TEXT SHOWN:
United States District Court, E.D. New York
Sep 19, 2022
22-CV-0813 (JMA) (JMW) (E.D.N.Y. Sep. 19, 2022)

Opinion

22-CV-0813 (JMA) (JMW)

09-19-2022

MARIO RAMIREZ, Plaintiff, v. BLUE GRASS LANDSCAPING AND GARDENING, INC., and, MICHAEL MONES, Defendants.

Keith E. Williams Victoria Spagnolo Justin M. Reilly The NHG Law Group, P.C. For Plaintiff James P. Clark Law Offices of James P. Clark, P.C. For Defendants


APPEARANCES:

Keith E. Williams Victoria Spagnolo Justin M. Reilly The NHG Law Group, P.C. For Plaintiff

James P. Clark Law Offices of James P. Clark, P.C. For Defendants

JAMES M. WICKS UNITED STATES MAGISTRATE JUDGE

Before the Court at this time is the task of attempting to cut the Gordian Knot to determine (i) whether the parties' attempted resolution of the case is subject to judicial review under Cheeks v. Freeport Pancake House, Inc., 796 F.3d 199 (2d Cir. 2015); and (ii) whether one counsel unbeknownst to the other was involved in the attempted resolution. The matter is on referral from the Hon. Joan M. Azrack for a Report and Recommendation. (Electronic Order dated June 30, 2022.)

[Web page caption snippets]
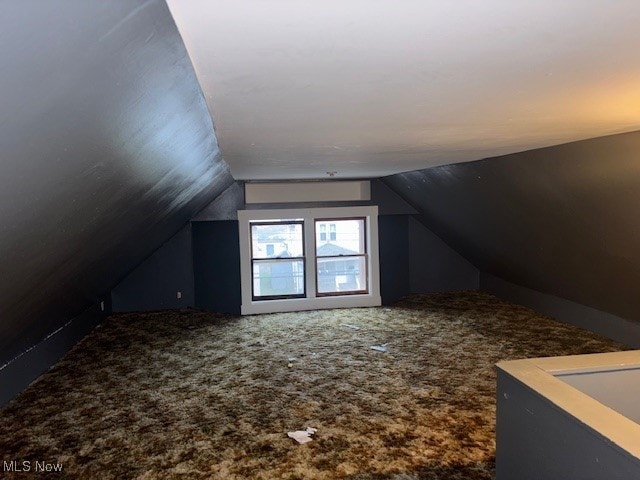 bonus room with carpet floors and lofted ceiling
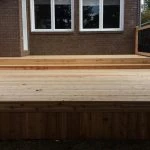 a newly constructed wooden deck with railings, crafted by stittsville deck builder, adjacent to a residential building.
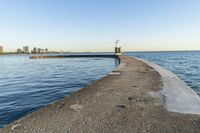 a beach near some water with a light post at the end of the pier in the middle of the sand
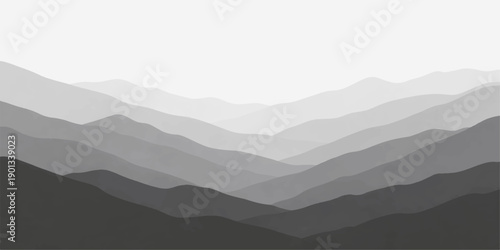 A serene mountain landscape at dawn features a blue mist veiling the forest hills and valley as the sun rises over the horizon, casting a haze across the distant range under a cloudy sky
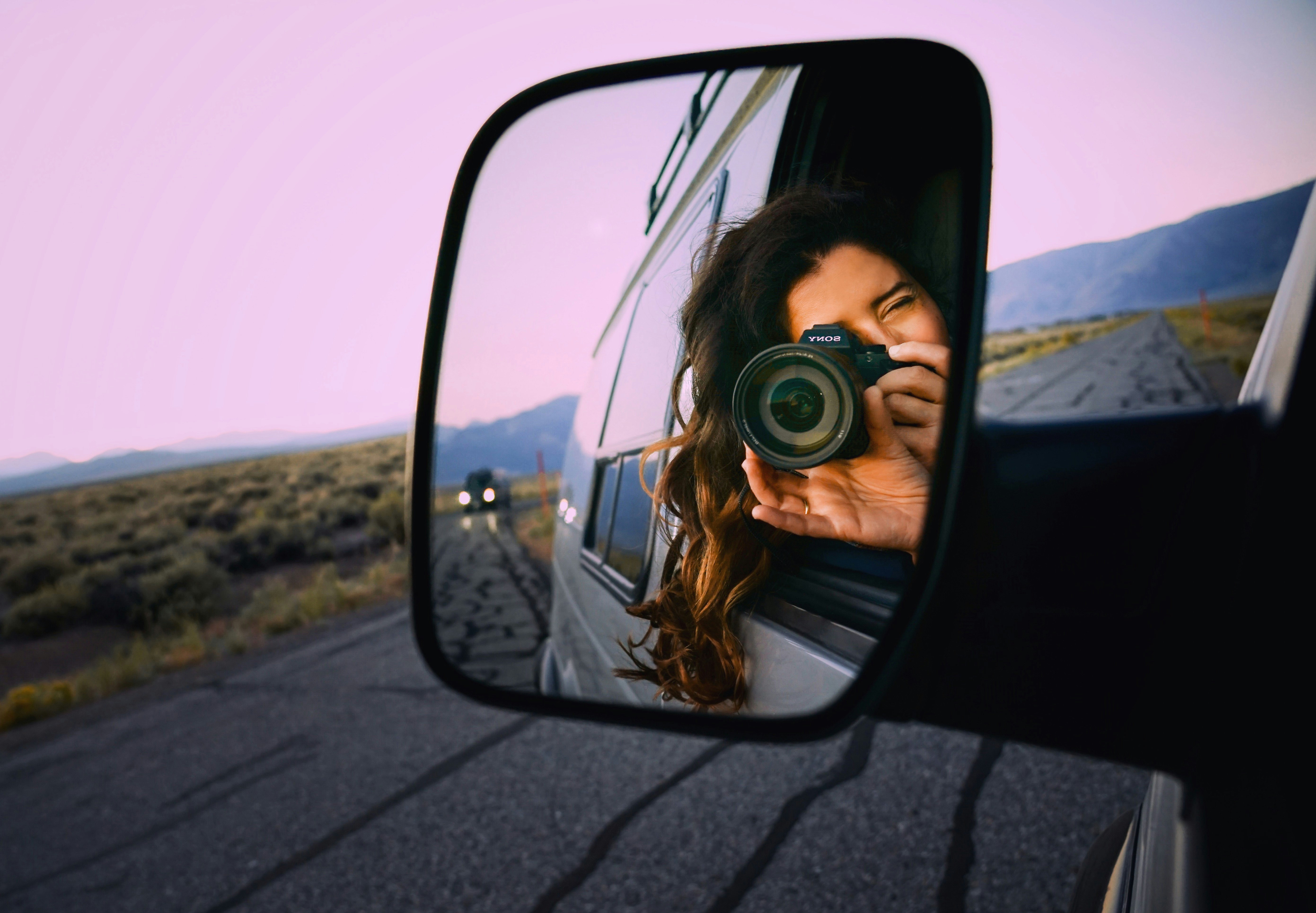 a woman with a camera reflected in a van mirror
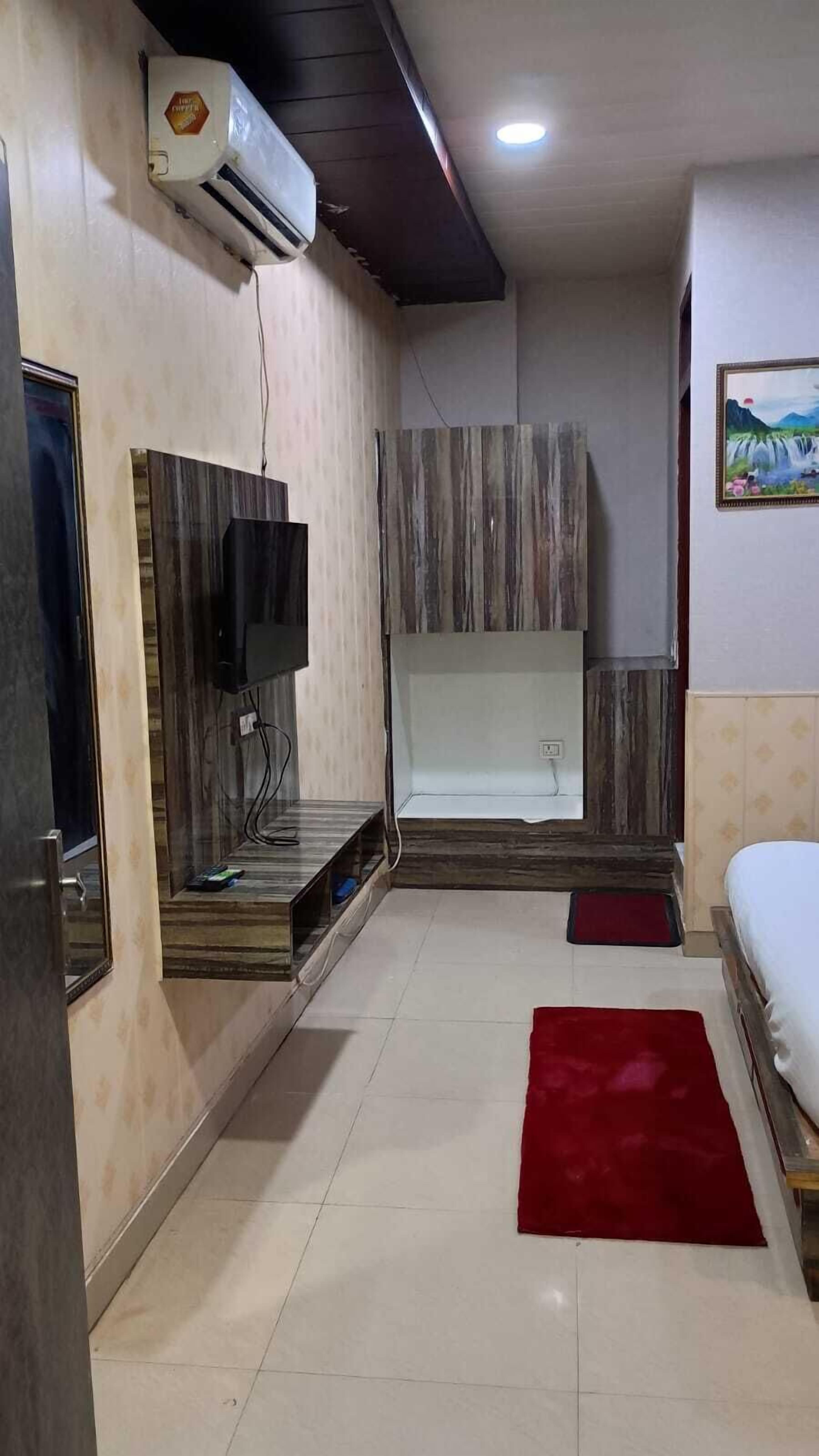 A bedroom with a bed, a red rug, a TV, and a wall-mounted air conditioner.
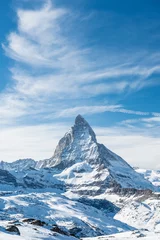 Crédence en verre imprimé Cervin Vue panoramique sur le pic enneigé du Cervin en journée ensoleillée avec ciel bleu et nuages spectaculaires en arrière-plan, Suisse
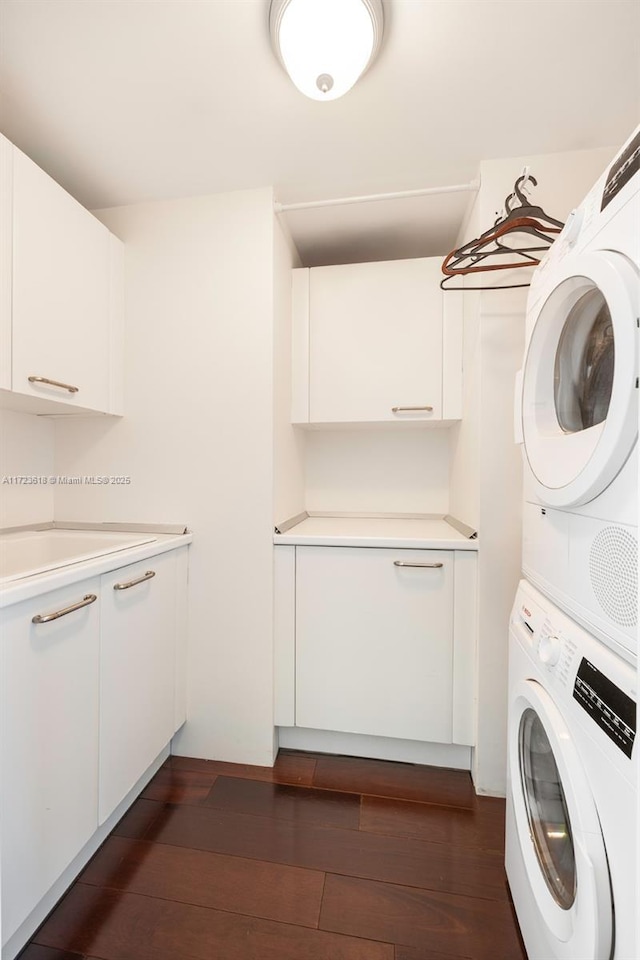 clothes washing area with sink, cabinets, stacked washing maching and dryer, and dark wood-type flooring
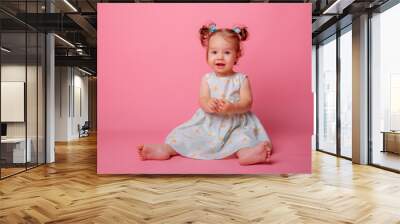 baby girl in a beautiful dress sitting on a pink background Wall mural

PARTS OF THE EXERCISE:
- a) In the court opinion, who referred the matter for a Report and Recommendation?
- b) Write the next part of the court opinion, continuing after its last sentence.

ANSWERS BY ITEM NUMBER:
- a) The Hon. Joan M. Azrack

- b)
At the evidentiary hearing held on August 22, 2022, counsel for Plaintiff withdrew the application as it pertains to the claim of Defendants' counsel's alleged involvement in procuring the dismissal (Tr. 26:513; 59: 12-25.).

On August 22, 2022, the Court held an evidentiary hearing (DE 20), at which Plaintiff Mario Ramirez and Defendant Michael Mones testified. Post-hearing submissions were directed and filed on September 16, 2022 and September 17, 2022 (DE 22; DE 23). Having considered the evidence adduced, submissions filed, and presentations of counsel, for the reasons that follow, the undersigned respectfully recommends that the parties' proposed Stipulation of Dismissal Without Prejudice (DE 23-1) be so-ordered, and that any further Cheeks hearing and/or review is not required under the circumstances.

The Court originally scheduled the hearing for August 16, 2022, but Plaintiff, Mr. Mario Ramirez, failed to appear, and the hearing was adjourned to August 22, 2022. (DE 18.)

Plaintiff testified through the aid of a Spanish interpreter, Ms. Rebecca Sloan.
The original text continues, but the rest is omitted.